The setup is simple. Simply have your flash ready to fire somewhere off to the side of your camera. You can either attach the flash to your lens with rubber bands, to a bracket that is attached to your camera via the tripod mount, or you can hold it off to the side of your camera. Another alternative to flash placement is to have it attached to a tripod — this is why the tripod was listed as optional. Just keep the tripod within grabbing distance, and when you see your shot, quickly place the tripod in a suitable location and shoot away. My personal recommendation would be to find a bracket to hold your flash to the bottom of your camera. Tripods tend to scare the jumping spiders away when you move them. If you’re looking for a cheap and affordable bracket, you can find one here. If you clicked on the link, it undoubtedly led you to an Amazon page for the Neewer Slave Flash — a $10 product. While you may not necessarily need the flash, the bracket is very useful. Sadly, I don’t think you can only buy the bracket.

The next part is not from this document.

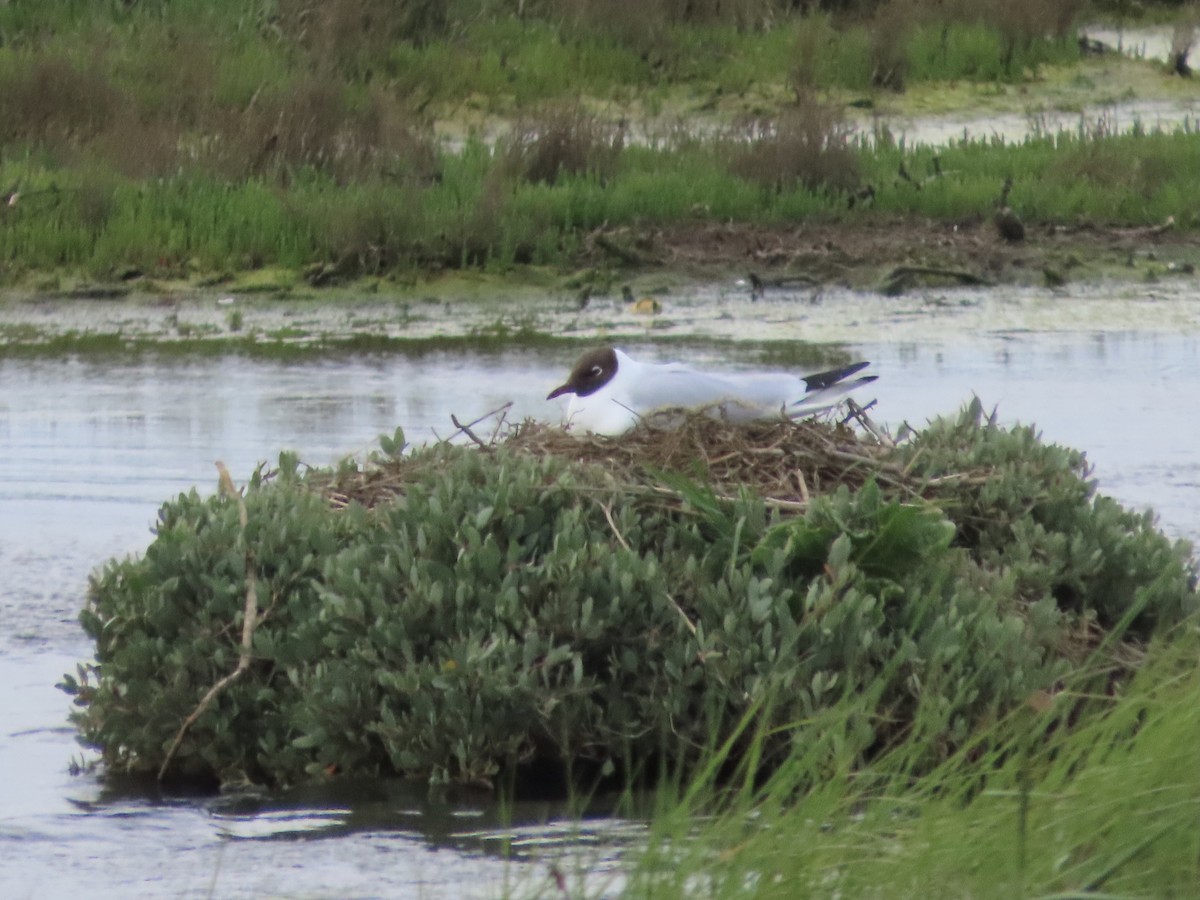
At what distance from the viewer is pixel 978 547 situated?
657 cm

Because jumping spiders are found outdoors, your exposure times will vary. Fortunately, since you will be using a flash, you can keep your shutter speed at 1/250th of a second, and merely change ISO or aperture to compensate for the different light conditions that you encounter.

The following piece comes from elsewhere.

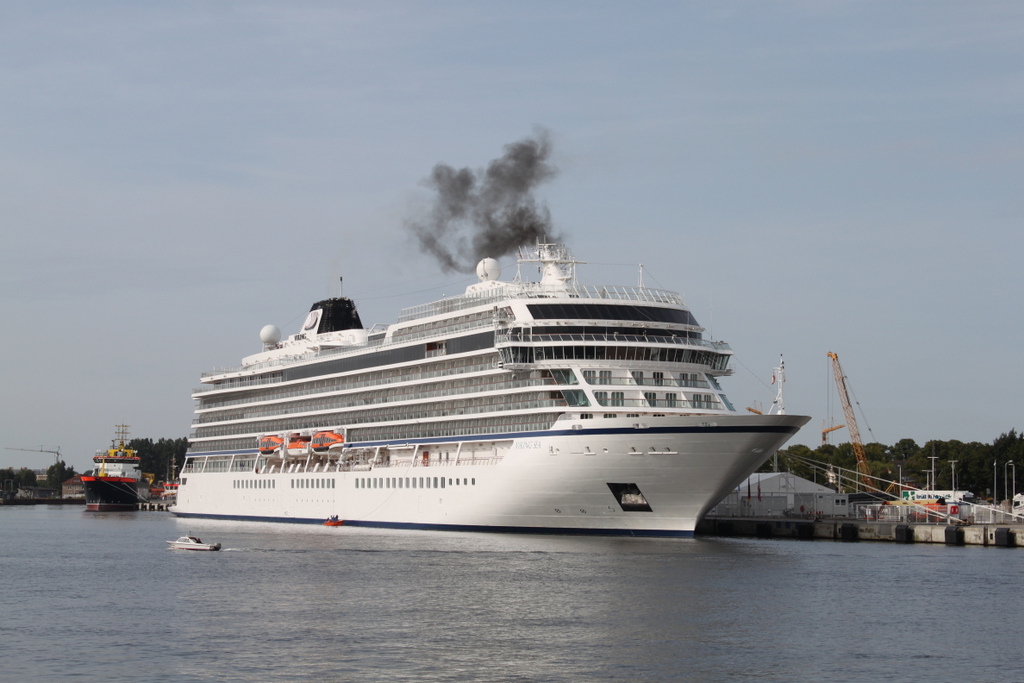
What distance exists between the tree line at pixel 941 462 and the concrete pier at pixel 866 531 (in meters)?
22.7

As with most other forms of macro photography, you should not be using auto-focus. Instead, switch to manual, preset your lens to a desired reproduction ratio, and then focus by moving the camera/lens forward and backward. Depending on the size of the spider, this may, or may not, work. It solely depends on your desires for the outcome of your picture. Some jumping spiders will be big enough that, at 1:1 reproduction ratio, they will not fit in your frame. It is up to you to make the decision whether you want the spiders whole body in the picture.
- Jumping spiders are scared by sudden movements. If you have to move, do it subtly and gradually.
- If you keep steady during your encounter with a jumping spider, they may become accustomed to you, which will make them easier to photograph.
- If you happen to find a jumping spider feasting on some food, be quick to take advantage. They are usually less on guard during a meal — but still make sure not to move too suddenly and startle them.
- Sometimes, in order to find a jumping spider, you may need to sit down, stay still, and observe the garden for a while.
- As I said at the beginning of the post, jumping spiders are very timid. If they begin to run away, simply use your hand as a wall — without touching them–, and they will reverse their direction of travel.
- Keep your flash at a reasonable power, you don’t want the spider to jump at each use of the flash. If they are, that’s a sign that you need to lower the flash power.
- It helps if your macro lens can focus closer from farther away — ex.) 100mm macro lenses get 1:1 reproduction ratios from farther away than 60mm lenses. This helps give the jumping spider some breathing room.
- Don’t even bother trying to sneak up on a jumping spider, they have 360 degree vision. The key is to be relaxed, patient, and slow moving.
So at this point in the writing process I am tired, therefore, I’m going to use the conclusion from my last macro-related post: “Be patient! All forms of macro-photography take a lot of precision and time. Don’t expect to have your prize-winning shot within the first five minutes of shooting. Take a lot of pictures, and remember, have fun!”